TASK DIRECTIONS:
In the text below on fleeting happiness, what does the writer's therapist describe as normal?

SOURCE TEXT:

Yes thats right! Im sure you all know what Im talking about. For those of us with depression/panic/anxiety, our happiness always seems to be so fleeting and short-lived. Partly because of our circumstances yes, but also because we have a tendency to get used to unhappiness and will find ways to ruin our good mood.
This, from what my therapist tells me, is normal. Its our safety mechanism going into affect. When you’re used to your life being so shit, when things start to seem good, our minds go…. Wait a second…. could this be too good to be true? Am I going to set myself up for failure if I let my guard down? And then it goes into hyperdrive and starts to find the flaw. Find the thing that is about to ruin everything.
But what we, and our minds don’t know, is that nothing is wrong. And by sitting there and trying to find the bad in everything we are actually ruining our happiness, because even when we’re happy we’re still only focusing on the negatives.
~ Im feeling good hanging with my friends! …I hope they aren’t secretly finding me to be annoying or making fun of me behind my back.
~ Im finally feeling good! Im out and about… I hope this isn’t the moment where my heart gives out and something really bad happens!

EXTRACTED RECORDS:
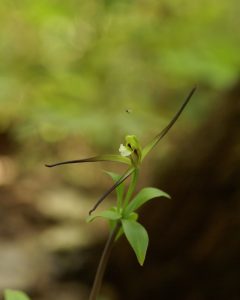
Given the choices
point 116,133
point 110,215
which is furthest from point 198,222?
point 110,215

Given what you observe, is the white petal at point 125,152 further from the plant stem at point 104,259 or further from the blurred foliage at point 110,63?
the blurred foliage at point 110,63

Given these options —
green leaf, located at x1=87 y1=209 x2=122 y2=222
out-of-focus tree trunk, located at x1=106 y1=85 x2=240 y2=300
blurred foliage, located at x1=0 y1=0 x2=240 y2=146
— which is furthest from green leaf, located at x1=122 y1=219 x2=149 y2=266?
blurred foliage, located at x1=0 y1=0 x2=240 y2=146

RESPONSE BOX:
Getting used to unhappiness and finding ways to ruin a good mood.